## Requirement
Beginning at the line that contains "From the viewpoint", reproduce every line to the end of the material without changing any of them.

## Excerpt from a dataset

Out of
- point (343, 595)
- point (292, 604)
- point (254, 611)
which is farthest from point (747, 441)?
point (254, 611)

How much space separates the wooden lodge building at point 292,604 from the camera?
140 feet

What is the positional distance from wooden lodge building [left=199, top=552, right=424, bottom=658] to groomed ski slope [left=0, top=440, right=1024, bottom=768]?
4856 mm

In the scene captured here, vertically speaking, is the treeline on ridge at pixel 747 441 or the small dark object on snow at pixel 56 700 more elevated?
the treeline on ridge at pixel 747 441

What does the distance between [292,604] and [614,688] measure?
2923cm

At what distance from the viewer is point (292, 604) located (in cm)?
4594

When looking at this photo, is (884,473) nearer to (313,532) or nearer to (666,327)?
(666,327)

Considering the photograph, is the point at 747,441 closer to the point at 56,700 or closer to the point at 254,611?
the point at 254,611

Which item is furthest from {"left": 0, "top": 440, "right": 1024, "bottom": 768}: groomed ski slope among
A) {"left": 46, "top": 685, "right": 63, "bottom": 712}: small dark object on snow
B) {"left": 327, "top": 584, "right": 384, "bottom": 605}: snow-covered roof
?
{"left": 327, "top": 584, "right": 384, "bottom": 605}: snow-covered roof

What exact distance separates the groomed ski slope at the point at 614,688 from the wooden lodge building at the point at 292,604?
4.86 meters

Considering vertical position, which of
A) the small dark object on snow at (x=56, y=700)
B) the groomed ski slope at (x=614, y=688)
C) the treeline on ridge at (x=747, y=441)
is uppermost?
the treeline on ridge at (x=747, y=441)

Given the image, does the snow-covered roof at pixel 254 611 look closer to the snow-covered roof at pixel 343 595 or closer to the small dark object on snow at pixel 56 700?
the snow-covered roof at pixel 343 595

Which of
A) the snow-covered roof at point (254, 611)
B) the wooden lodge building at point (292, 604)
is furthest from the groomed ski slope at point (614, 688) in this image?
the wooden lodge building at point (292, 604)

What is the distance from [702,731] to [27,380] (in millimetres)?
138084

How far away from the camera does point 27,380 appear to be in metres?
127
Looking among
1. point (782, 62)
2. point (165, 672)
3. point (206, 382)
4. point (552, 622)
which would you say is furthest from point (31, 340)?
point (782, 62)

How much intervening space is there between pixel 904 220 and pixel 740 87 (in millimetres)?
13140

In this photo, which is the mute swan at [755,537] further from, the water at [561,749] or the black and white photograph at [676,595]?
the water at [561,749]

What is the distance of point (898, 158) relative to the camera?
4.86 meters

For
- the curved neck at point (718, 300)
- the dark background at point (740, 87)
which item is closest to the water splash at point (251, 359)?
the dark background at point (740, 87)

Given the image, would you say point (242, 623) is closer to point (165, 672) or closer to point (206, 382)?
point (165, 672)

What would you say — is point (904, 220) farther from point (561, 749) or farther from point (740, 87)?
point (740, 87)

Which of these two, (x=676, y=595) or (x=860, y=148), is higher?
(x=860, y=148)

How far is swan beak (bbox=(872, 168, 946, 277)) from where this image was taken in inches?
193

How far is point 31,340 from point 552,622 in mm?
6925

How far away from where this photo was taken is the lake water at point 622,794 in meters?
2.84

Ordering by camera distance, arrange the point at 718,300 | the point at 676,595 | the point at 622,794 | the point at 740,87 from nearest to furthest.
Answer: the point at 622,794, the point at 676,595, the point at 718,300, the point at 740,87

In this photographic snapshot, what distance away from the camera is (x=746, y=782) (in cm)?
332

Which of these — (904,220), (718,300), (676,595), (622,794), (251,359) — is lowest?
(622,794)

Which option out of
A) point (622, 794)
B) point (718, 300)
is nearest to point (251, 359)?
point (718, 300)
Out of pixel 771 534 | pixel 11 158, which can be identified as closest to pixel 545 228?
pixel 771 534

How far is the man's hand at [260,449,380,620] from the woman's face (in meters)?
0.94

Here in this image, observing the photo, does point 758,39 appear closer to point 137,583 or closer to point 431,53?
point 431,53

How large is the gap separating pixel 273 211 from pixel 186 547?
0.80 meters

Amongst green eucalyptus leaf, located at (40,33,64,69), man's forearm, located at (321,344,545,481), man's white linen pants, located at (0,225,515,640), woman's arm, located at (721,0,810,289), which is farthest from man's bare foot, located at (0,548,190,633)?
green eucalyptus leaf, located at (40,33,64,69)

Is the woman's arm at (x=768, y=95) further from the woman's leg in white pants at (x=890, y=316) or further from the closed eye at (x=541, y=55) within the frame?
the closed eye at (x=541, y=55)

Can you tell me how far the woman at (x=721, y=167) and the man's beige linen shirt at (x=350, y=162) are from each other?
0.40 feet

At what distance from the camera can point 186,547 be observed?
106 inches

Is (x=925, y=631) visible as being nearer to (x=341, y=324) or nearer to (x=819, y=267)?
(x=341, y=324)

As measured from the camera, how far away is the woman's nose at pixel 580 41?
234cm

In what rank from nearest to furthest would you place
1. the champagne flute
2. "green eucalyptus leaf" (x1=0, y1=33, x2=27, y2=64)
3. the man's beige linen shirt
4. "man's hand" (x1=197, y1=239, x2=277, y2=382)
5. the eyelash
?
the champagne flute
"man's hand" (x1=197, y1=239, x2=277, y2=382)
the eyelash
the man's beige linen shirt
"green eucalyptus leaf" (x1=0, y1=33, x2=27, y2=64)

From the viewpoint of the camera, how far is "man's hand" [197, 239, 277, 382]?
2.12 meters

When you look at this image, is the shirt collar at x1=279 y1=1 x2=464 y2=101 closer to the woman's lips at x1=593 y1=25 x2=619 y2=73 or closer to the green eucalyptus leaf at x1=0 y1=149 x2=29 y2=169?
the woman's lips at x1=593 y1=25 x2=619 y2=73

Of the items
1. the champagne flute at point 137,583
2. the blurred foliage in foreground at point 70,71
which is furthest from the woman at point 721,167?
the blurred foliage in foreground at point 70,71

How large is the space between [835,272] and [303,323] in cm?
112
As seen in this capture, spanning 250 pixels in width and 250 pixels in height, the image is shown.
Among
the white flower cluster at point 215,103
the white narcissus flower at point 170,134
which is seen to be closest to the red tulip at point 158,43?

## Solved exercise
From the viewpoint of the camera, how far is "man's hand" [197, 239, 277, 382]?
2.12 meters

When you look at this image, is the shirt collar at x1=279 y1=1 x2=464 y2=101 closer to the woman's lips at x1=593 y1=25 x2=619 y2=73 or closer to the green eucalyptus leaf at x1=0 y1=149 x2=29 y2=169?
the woman's lips at x1=593 y1=25 x2=619 y2=73

Of the items
1. the champagne flute at point 137,583
2. the blurred foliage in foreground at point 70,71
which is furthest from the woman at point 721,167?
the blurred foliage in foreground at point 70,71

How large is the space between [835,272] and [303,323] in cm?
112
As seen in this capture, spanning 250 pixels in width and 250 pixels in height, the image is shown.
Among
the white flower cluster at point 215,103
the white narcissus flower at point 170,134
which is seen to be closest to the red tulip at point 158,43?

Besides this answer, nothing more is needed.